小学一年生数人と公園で遊んでいたときのこと。
子どもたちが“うんてい”をやっている。
猿のようにすいすい渡っていく子もいれば、何度挑戦しても途中で力尽きて落ちてしまう子もいる。
ひとり、まったくやろうとしない子がいた。Kくん。
「Kくんはやらないの?」
「うん、うんていできひんねん」
「失敗してもいいからやってみたら? 挑戦してみないといつまでたってもできるようにならへんで」
と言っていたら、近くにいたKくんのおかあさんに言われた。
「彼は『できるようになりたい』とおもってないんですよ」
はっとした。
そうか。
ぼくは知らず知らずのうちに、自分の価値観を押しつけていた。
「周囲の子がうんていをできるのに自分だけできない子は、うんていをできるようになりたいとおもっている」
と思いこんでいた。
特に自分の娘が負けず嫌いな性格なので、すべての子どもがそうだと思いこんでいた。
Kくんがうんていに挑戦しないのは、
「失敗するのが怖い」
わけでも
「失敗してみんなに笑われるのが怖い」
わけでもなかった。
Kくんは「うんていをしたくないからうんていをしない」子だったのだ。
もしぼくが、筋トレマニアから
「なんで筋トレしないの? 笑われるのが怖いの? はじめはみんな初心者なんだからぜんぜんベンチプレスできなくても大丈夫だよ。

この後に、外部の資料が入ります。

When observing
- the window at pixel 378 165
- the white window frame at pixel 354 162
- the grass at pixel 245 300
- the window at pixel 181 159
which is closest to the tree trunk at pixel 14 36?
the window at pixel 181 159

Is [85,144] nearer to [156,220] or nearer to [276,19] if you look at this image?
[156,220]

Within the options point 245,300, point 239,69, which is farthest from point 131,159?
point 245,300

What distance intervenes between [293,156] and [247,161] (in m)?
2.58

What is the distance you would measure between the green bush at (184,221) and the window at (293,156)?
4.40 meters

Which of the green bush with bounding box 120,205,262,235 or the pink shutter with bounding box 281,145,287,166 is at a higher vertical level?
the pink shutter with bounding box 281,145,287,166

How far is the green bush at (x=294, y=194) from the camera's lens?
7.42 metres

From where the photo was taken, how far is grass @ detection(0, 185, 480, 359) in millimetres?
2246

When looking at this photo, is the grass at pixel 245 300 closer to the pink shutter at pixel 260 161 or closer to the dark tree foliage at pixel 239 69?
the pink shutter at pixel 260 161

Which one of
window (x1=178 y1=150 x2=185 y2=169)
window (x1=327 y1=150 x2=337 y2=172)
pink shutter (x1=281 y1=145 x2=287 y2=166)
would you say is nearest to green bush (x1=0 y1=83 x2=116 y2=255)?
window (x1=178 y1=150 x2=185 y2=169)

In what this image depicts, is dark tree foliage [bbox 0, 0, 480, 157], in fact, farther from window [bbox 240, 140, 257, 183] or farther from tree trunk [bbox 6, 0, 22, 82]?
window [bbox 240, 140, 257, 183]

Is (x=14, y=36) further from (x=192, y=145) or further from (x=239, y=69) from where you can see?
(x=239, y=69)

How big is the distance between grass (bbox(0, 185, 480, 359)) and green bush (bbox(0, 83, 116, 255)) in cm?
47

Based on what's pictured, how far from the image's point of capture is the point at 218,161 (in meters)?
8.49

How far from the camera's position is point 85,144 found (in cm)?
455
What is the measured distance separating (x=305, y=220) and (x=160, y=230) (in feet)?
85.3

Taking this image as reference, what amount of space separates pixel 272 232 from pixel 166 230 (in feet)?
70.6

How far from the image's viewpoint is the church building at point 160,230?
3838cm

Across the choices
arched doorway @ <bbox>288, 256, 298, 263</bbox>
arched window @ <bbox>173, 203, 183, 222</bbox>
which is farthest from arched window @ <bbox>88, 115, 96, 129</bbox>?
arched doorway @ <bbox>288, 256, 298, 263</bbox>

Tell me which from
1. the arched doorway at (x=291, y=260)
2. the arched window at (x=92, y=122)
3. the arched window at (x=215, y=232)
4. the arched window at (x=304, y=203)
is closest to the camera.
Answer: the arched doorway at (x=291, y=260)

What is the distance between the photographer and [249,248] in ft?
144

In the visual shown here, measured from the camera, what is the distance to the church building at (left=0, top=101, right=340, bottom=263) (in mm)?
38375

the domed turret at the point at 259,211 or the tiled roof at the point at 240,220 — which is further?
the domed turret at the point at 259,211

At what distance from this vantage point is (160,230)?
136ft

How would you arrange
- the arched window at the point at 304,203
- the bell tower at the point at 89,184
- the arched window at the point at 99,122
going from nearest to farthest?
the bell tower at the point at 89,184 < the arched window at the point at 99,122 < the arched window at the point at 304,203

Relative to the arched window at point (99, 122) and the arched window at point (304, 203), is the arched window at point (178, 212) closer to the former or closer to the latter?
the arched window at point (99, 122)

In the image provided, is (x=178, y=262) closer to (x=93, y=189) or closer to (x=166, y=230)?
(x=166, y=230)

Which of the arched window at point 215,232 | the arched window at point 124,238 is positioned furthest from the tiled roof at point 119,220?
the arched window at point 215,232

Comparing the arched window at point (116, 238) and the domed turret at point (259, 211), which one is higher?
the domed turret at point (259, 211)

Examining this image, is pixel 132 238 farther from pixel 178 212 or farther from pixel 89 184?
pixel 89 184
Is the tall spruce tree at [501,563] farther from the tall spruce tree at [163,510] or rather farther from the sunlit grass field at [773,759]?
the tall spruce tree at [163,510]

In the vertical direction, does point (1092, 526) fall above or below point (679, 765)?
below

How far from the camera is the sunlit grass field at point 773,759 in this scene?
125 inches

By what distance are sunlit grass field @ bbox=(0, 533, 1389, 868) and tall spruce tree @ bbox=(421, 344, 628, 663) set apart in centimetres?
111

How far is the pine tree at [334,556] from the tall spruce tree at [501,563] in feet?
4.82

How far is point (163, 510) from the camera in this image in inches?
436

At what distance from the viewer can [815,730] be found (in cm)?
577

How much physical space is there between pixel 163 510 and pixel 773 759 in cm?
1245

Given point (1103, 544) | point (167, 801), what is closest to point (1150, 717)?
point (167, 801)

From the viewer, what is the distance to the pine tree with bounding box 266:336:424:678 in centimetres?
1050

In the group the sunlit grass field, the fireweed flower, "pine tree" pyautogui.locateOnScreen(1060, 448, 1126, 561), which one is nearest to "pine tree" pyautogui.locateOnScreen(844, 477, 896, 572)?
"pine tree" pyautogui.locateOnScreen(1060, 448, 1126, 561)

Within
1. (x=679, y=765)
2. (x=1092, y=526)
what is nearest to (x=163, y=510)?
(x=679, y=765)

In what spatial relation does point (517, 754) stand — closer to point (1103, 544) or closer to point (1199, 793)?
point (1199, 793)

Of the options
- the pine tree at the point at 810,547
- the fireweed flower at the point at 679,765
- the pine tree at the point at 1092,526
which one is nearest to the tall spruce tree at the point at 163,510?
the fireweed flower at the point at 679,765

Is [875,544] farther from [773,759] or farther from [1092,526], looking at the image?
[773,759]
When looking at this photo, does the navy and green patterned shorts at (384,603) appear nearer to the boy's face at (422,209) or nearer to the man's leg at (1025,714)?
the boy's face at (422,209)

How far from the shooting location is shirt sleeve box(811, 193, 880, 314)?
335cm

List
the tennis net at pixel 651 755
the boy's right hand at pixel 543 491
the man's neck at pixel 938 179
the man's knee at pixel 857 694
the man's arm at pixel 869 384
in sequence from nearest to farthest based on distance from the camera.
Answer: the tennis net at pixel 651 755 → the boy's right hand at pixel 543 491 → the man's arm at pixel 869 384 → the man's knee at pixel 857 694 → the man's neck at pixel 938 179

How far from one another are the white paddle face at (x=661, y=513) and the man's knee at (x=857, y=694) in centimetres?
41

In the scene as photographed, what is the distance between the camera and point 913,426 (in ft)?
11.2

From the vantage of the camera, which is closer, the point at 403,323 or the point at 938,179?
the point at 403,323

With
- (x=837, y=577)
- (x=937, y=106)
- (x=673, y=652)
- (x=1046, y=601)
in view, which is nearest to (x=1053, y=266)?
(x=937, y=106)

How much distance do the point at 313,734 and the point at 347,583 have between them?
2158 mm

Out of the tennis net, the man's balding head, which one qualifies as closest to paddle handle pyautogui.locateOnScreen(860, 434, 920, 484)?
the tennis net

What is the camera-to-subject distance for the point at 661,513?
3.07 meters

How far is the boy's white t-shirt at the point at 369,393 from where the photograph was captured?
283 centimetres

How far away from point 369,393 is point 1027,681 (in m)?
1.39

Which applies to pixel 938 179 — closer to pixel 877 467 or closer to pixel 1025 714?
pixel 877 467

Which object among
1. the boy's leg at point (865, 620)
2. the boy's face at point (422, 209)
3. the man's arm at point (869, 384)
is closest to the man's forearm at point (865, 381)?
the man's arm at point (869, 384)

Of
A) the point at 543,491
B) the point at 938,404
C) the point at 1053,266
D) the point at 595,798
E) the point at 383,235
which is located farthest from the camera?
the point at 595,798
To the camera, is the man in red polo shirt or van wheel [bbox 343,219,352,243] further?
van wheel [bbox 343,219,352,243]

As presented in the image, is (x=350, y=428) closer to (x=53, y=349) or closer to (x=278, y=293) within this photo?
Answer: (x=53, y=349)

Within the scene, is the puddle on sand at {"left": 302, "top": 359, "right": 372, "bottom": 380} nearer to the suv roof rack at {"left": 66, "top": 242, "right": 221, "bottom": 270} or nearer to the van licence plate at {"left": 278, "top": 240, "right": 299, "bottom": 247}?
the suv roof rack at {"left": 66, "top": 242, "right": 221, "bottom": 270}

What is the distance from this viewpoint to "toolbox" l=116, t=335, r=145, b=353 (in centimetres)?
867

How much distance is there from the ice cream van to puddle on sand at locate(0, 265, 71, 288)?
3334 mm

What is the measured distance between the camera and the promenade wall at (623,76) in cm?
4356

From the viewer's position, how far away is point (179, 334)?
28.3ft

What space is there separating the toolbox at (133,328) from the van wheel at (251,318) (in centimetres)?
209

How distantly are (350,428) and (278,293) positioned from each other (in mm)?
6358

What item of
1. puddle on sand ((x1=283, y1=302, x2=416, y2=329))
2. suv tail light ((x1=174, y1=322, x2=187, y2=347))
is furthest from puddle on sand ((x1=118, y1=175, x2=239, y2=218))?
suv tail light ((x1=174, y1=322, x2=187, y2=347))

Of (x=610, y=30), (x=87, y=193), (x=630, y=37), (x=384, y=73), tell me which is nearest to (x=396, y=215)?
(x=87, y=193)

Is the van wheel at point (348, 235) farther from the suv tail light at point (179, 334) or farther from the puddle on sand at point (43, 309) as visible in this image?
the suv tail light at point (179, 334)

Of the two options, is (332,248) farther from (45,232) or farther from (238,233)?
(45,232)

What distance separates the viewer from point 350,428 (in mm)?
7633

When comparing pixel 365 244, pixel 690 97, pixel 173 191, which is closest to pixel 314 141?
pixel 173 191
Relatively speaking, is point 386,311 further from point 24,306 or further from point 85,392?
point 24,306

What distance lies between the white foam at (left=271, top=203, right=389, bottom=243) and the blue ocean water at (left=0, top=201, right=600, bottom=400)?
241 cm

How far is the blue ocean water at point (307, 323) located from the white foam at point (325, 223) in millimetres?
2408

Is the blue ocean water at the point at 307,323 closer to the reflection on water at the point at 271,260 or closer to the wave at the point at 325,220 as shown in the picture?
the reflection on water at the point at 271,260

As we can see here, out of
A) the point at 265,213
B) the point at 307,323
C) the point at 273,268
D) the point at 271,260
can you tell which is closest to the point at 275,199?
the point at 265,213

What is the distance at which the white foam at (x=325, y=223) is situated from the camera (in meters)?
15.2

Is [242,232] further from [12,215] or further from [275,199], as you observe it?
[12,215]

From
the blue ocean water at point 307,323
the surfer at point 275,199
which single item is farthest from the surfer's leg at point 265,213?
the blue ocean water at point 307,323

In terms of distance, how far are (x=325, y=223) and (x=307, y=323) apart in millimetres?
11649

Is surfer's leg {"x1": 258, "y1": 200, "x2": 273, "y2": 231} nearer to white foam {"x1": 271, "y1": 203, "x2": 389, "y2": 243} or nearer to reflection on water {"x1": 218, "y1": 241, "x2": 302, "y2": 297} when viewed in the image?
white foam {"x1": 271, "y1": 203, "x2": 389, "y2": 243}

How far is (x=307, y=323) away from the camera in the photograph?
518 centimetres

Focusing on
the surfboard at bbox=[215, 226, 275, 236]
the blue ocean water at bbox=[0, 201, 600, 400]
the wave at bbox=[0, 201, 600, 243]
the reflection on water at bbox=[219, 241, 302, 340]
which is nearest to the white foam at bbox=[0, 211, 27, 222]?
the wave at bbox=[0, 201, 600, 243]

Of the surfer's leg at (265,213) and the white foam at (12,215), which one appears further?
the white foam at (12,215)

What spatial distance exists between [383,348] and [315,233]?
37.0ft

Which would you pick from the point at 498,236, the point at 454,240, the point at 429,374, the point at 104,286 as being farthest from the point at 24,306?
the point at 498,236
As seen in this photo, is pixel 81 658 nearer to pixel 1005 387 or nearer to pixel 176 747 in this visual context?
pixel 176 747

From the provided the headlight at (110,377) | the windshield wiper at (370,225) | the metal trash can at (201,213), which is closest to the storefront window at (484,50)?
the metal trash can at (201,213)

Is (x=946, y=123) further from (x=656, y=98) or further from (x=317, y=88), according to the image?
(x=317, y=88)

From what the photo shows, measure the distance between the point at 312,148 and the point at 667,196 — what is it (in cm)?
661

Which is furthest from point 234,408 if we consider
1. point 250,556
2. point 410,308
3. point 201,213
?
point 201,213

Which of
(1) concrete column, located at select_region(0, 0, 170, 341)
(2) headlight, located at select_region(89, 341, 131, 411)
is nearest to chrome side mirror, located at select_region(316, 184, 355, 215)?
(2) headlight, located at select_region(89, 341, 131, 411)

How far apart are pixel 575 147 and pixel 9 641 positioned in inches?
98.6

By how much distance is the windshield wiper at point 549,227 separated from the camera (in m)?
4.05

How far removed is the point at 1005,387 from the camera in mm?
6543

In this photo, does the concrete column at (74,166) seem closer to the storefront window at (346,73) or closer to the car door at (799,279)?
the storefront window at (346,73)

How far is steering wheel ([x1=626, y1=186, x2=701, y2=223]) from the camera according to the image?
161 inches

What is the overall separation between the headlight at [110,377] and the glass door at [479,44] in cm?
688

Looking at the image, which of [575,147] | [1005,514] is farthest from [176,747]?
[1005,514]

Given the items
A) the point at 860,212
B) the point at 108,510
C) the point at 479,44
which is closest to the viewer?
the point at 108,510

そうやって尻込みしてたらいつまでたってもベンチプレスできるようにならないよ」
と言われたら、
「うるせーえよ。こっちはべつにベンチプレスできるようになりたいとおもってねえんだよ。みんながみんなおまえみたいに筋肉ムキムキにあこがれてるとおもうなよバーカ」
と反発するだろう。
すまない、Kくんよ。
うんていなんてできるようにならなくてもいいんだった。
「できるようになりたい」とおもう必要すらないんだった。